### [Soal 1]
Jawablah pertanyaan berikut berdasarkan kutipan.
(a) Apa nama yang dipakai kelompok mahasiswa yang menolak etnis Rohingya?
(b) Pihak mana yang menyebut hal tersebut sebagai kejahatan internasional?
(c) Siapa Menteri Koordinator Bidang Politik, Hukum, dan Keamanan yang disebut dalam kutipan?
### [Soal 2]
Ubahlah bagian kutipan antara "Menteri Koordinator Bidang" dan "di masa mendatang.", termasuk kedua batas itu, dengan mengganti "di masa mendatang" menjadi "di kemudian hari".

Dalam pernyataannya, kelompok mahasiswa yang menamakan diri BEM Nusantara itu menolak etnis Rohingya karena telah membuat kegaduhan di masyarakat Aceh.
“Kita ketahui bersama bahwasanya Presiden Joko Widodo menyampaikan bahwa ada dugaan kuat ada tindak pidana perdagangan orang. Bahkan pihak Polda Aceh menyampaikan bahwasanya ini adalah kejahatan internasional. Oleh karena itu kami menolak Rohingya di Aceh," ujar kelompok tersebut dalam pernyataannya.
Rohingya dipindahkan ke lokasi aman
Setelah insiden pengusiran, pemerintah mengatakan akan memindahkan ratusan pengungsi Rohingya ke tempat yang lebih aman.
Menteri Koordinator Bidang Politik, Hukum, dan Keamanan Mohammad Mahfud MD mengatakan, langkah itu diambil guna mencegah insiden serupa tidak terulang di masa mendatang.

### [Cuplikan Data]

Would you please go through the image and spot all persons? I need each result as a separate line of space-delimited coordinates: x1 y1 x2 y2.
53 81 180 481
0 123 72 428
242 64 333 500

### [Jawaban Benar 1]
(a) BEM Nusantara
(b) Polda Aceh
(c) Mohammad Mahfud MD

### [Jawaban Benar 2]
Menteri Koordinator Bidang Politik, Hukum, dan Keamanan Mohammad Mahfud MD mengatakan, langkah itu diambil guna mencegah insiden serupa tidak terulang di kemudian hari.